# QUOTED PASSAGE

········

Wearing the enemy down: IS militants resort to desperate measures by imitating army uniforms

Wearing the enemy down: IS militants resort to desperate measures by imitating army uniforms
Cornered IS militants are resorting to increasingly desperate and illegal measures, including wearing enemy SDF and Iraqi army uniforms to attack forces in Raqqa and Mosul.
2 min read
05 Jul, 2017
SDF forces have faced numerous attacks by IS militants [AFP]
Besieged Islamic State group militants are resorting to increasingly desperate tactics in Iraq and Syria, with fighters dressed in enemy uniforms and launching surprise attacks.

Dozens of IS fighters wearing Syrian Democratic Forces' fatigues launched a surprise attack on Kurdish forces in Raqqa last week.

A similar attack was reported on the Iraqi army in Mosul.

One counter-attack in Raqqa saw between 30 and 40 militants wearing Syrian Democratic Forces uniforms to launch an assault on the US-backed militia who are driving deeper into IS' self-declared "capital".

"The [IS] fighters were wearing the military uniform of the Syria Democratic Forces, and carried out attacks on both neighbourhoods located in the eastern section of Raqqa city," the Syrian Observatory for Human Rights reported.  

Similar tactics have been reported in Mosul where around 300 IS fighters are holed up in the Old City having lost almost all of the city to the Iraqi army, including the iconic and now demolished Grand al-Nuri mosque.

Several times, IS militants have launched surprise assaults on the Iraqi forces, only to be fought back, while suicide bombers have embedded themselves among refugees fleeing the war-torn city.

IS managed to retake al-Sinaa neighbourhood in one counter-attack, using  SPG-9 recoilless rifles and bomb-rigged vehicles to blast holes in the Kurdish defences.

The US-backed SDF have managed to continue their offensive on Raqqa and entered the Old City, but their forces look set for a long-slog to capture the city rather than an easy victory.

IS have stepped up bombings in Iraq and Syria, with Kurdish security forces arresting three suspected militants in Kirkuk who they believe were planning "violent acts".

Kurdish forces fear that there could be a number of IS sleeper cells in its territories and Erbil's competent intelligence and security teams are doing their best to sniff out undercover militants.

Yet human rights groups fear that civilians could be caught up in the drag net.

Both Kurdish and Iraqi forces have been accused of torturing and killing civilians in towns recaptured from IS, and such actions against Sunni Arabs will likely play into the hands of militants.
When IS falls, Iraqi and Kurdish forces could unwittingly create the conditions that would allow for the rise of militancy again.

········

# RECORDS PROVIDED
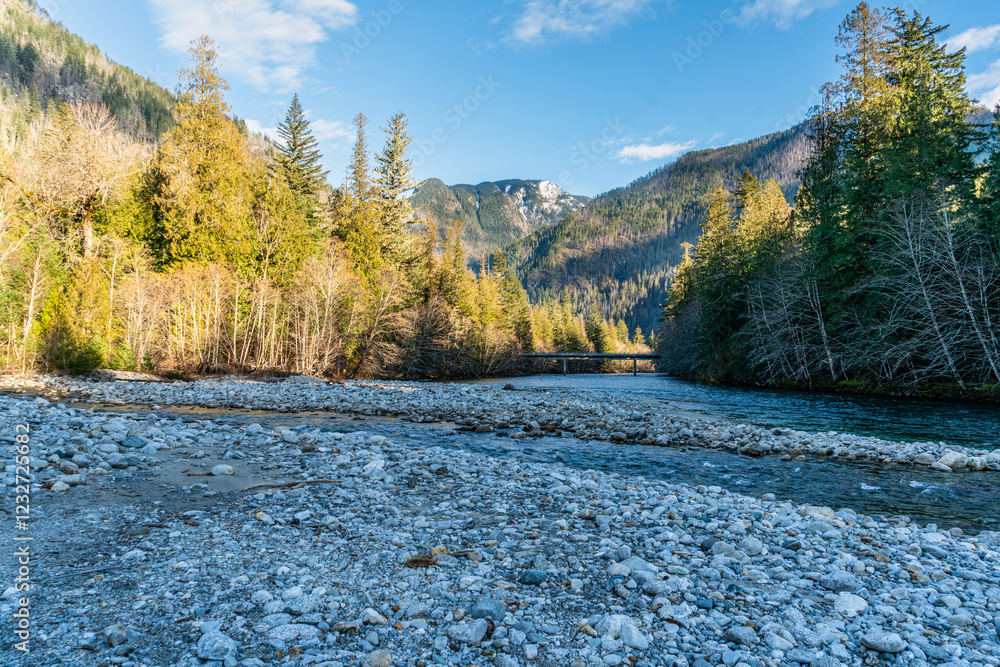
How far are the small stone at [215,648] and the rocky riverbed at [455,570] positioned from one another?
0.04 feet

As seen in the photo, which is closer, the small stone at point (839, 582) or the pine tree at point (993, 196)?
the small stone at point (839, 582)

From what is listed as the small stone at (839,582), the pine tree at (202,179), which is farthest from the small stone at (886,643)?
the pine tree at (202,179)

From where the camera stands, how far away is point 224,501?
5359 millimetres

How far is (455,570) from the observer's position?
3840 mm

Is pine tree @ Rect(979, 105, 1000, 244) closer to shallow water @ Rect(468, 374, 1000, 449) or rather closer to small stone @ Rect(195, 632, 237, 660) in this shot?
shallow water @ Rect(468, 374, 1000, 449)

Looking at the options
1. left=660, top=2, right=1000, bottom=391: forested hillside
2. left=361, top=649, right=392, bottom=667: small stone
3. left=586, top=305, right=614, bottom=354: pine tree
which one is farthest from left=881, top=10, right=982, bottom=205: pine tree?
left=586, top=305, right=614, bottom=354: pine tree

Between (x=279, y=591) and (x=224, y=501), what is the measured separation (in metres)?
2.60

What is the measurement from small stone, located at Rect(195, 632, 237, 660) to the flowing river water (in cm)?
684

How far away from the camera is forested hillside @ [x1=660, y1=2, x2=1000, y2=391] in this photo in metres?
19.3

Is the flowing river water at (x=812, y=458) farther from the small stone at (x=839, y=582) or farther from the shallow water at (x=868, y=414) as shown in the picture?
the small stone at (x=839, y=582)

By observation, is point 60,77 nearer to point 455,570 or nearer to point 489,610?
point 455,570

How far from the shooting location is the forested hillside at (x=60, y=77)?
102 m

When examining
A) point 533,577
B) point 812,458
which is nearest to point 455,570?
point 533,577

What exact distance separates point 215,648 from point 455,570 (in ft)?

········

# THE TASK
Write out, word for word, the part of the article about IS militants wearing enemy uniforms from "One counter-attack in" to "Grand al-Nuri mosque.". The records have no connection to the article about IS militants wearing enemy uniforms.

# ANSWER BOX
One counter-attack in Raqqa saw between 30 and 40 militants wearing Syrian Democratic Forces uniforms to launch an assault on the US-backed militia who are driving deeper into IS' self-declared "capital".

"The [IS] fighters were wearing the military uniform of the Syria Democratic Forces, and carried out attacks on both neighbourhoods located in the eastern section of Raqqa city," the Syrian Observatory for Human Rights reported.  

Similar tactics have been reported in Mosul where around 300 IS fighters are holed up in the Old City having lost almost all of the city to the Iraqi army, including the iconic and now demolished Grand al-Nuri mosque.